# 3.2 Evaluating Language Models

ways to evaluate:

* **DEF** **extrinsic evaluation** embeds the LM in an application and measure how it improves.
* **DEF** **intrinsic evaluation** need not any application.
  * **training set / training corpus** is the corpus LM is trained on
  * **test set / test corpus** is the data used to measure its performance
    * sometimes called **held out corpora** because it's unseen to LM
* When two LMs are compared, the one that assigns a higher probability to the test set is better and we say that it has a tighter fit to the test data.
* **Training on the test set** will introduce a bias that makes probabilities look too high.
* **development set / devset** is an initial test set that LM is tuned to. It's not really a test set, which is completely unseen to the LM.

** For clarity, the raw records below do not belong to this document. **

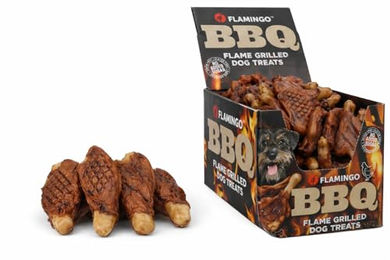 Flamingo Hundesnack BBQ T-Bone mit Huhn Kausnack für erwachsene Hunde getreidefrei glutenfrei ohne Zuckerzusatz 2 kg – Bild 1 von 5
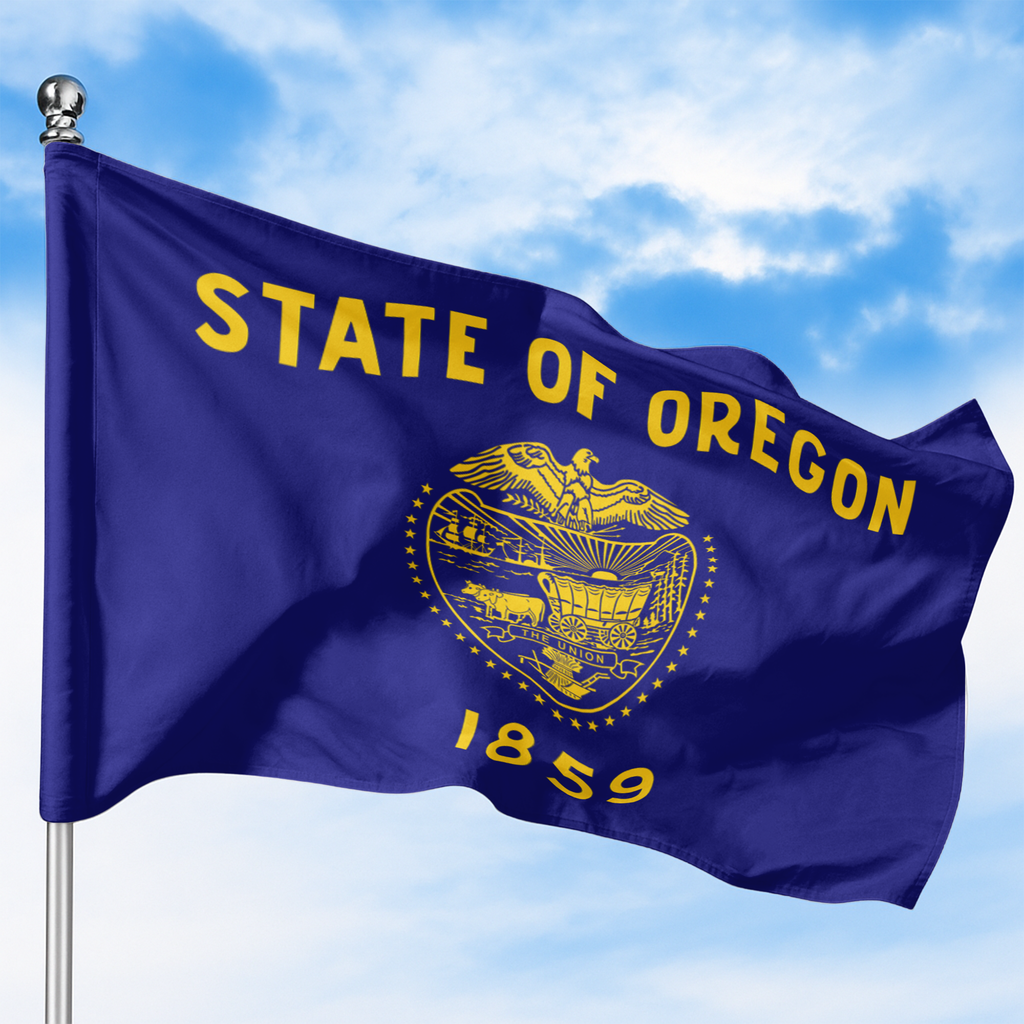 OREGON STATE FLAG
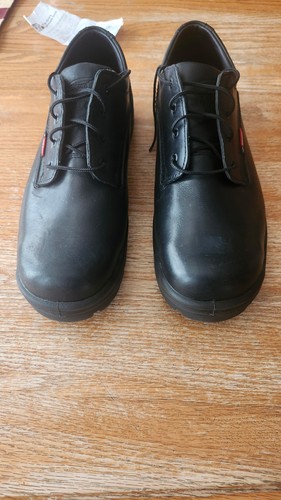 Red wing work - red, shoe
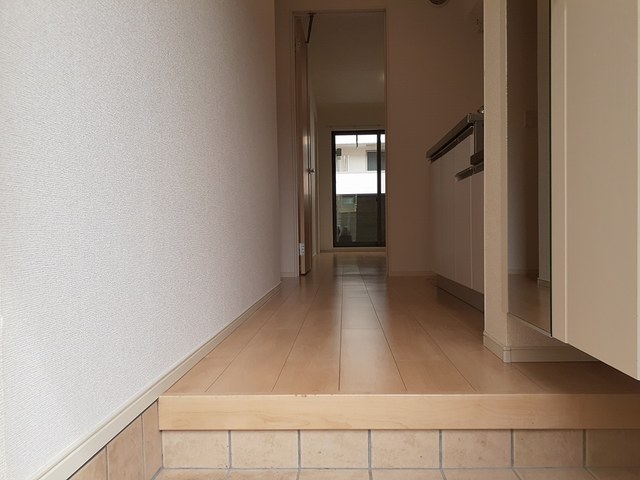 グランフローラ 玄関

**DEF** **perplexity** of a language model on a test set is the inverse probability of the test set, normalized by the number of words: $$PP(W)=P(w\_1\dots w\_N)^{-1/N}$$ . Sentence boundaries are often counted in.

* it can be interpreted as the **weighed average branching factor** of a language. Branching factor of a language is the number of possible next words that can follow any word. Suppose that in all corpora of some language, 10 characters appear randomly on a uniform frequency and are completely independent of others. In this case the branching factor is 10. But if some characters appear much more frequently, the weight for branches will change and perplexity will decrease.